A formal request of extradition for Julian Assange has been filed to officials in the UK by the US Justice Department.
According to the United States’ treaty with Britain on this matter, the application has to be submitted within 60 days from the date of the arrest. US officials, who after Assange’s arrest immediately stated they were going to submit the necessary documents for his extradition, waited until the last available day, probably to ensure enough time to elaborate possible further charges to the Wikileaks founder, since all the charges must be indicated in the formal request and it is not possible to add further ones after it is filed.
Julian Assange’s supporters are now waiting for the 14 June extradition hearing, where he will probably appear via videolink. The worst disappointment for the activists is the fact that big media have been almost silent in the last two months.
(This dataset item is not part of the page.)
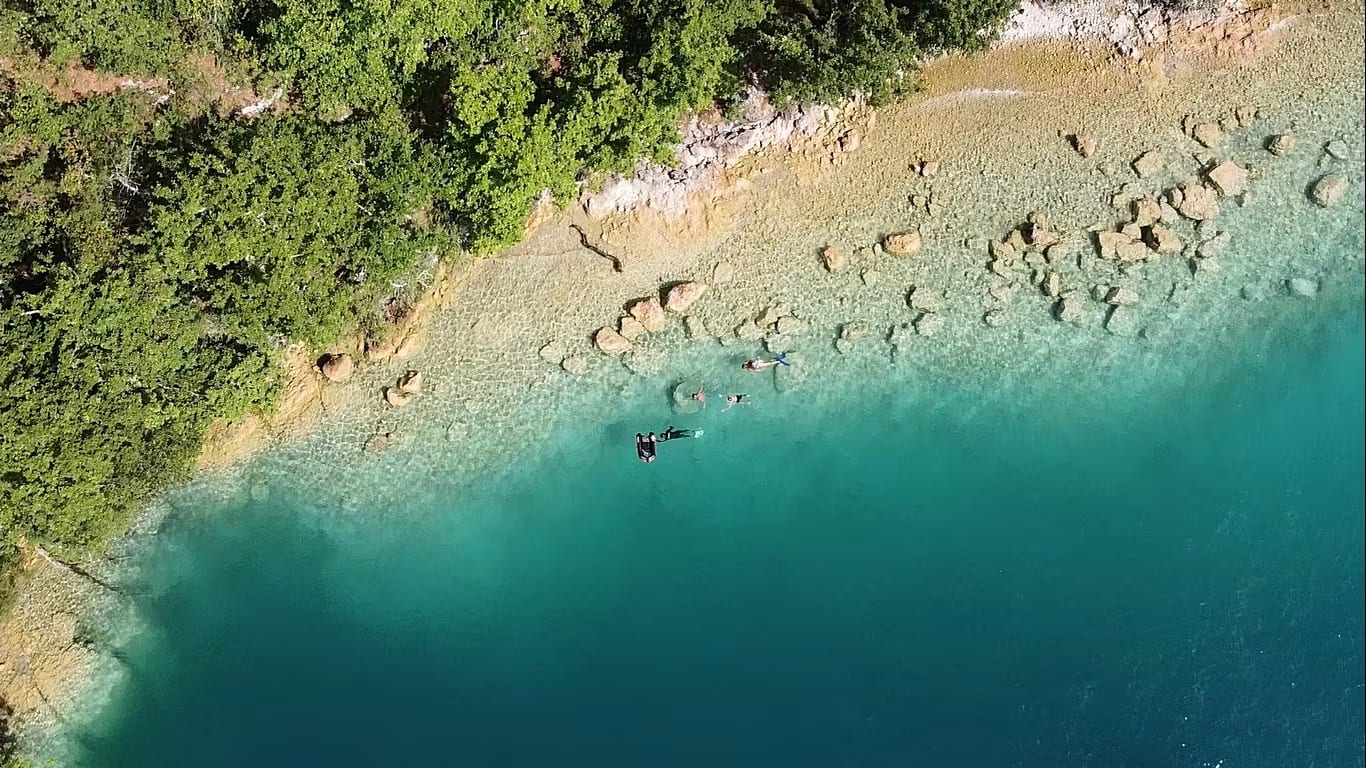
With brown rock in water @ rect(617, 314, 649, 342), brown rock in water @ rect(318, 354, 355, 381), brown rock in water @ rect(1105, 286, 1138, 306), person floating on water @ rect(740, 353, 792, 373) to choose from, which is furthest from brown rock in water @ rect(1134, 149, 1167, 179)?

Unlike what happened in the case of Ivan Golunov, the journalist recently imprisoned in Russia and later freed thanks to the massive outcry of other reporters, in the UK just a few journalists spoke up in defence of Julian Assange and free press. The hope is for the press to finally realise that solidarity should be expressed for all the cases of investigative journalists threatened just for carrying out their job.
This is indeed valid in the case of the Wikileaks founder, object of a “demonisation campaign” pursued against him “by four democratic states” (US, UK, Ecuador and Sweaden), as recently highlighted by the United Nations Rapporteur on torture.
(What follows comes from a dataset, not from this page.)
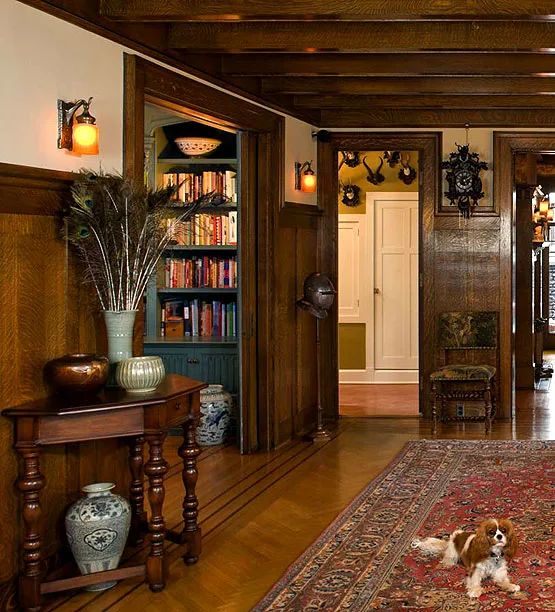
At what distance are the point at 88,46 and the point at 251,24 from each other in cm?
107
Assange was charged last month with violating the Espionage Act and conspiring in order to hack a US Government computer. It is the first time that a law passed to prosecute spies just before WW1 is being brought against a journalist.
However, the difference between a spy and Mr Assange should be clear to everyone provided with intellectual honesty. A spy sells information to another State. A journalist who reveals war crimes like those ones that Assange discovered is making available facts that help the public understand the foundations of reality. Often at a very high price, like the Wikileaks publisher story shows.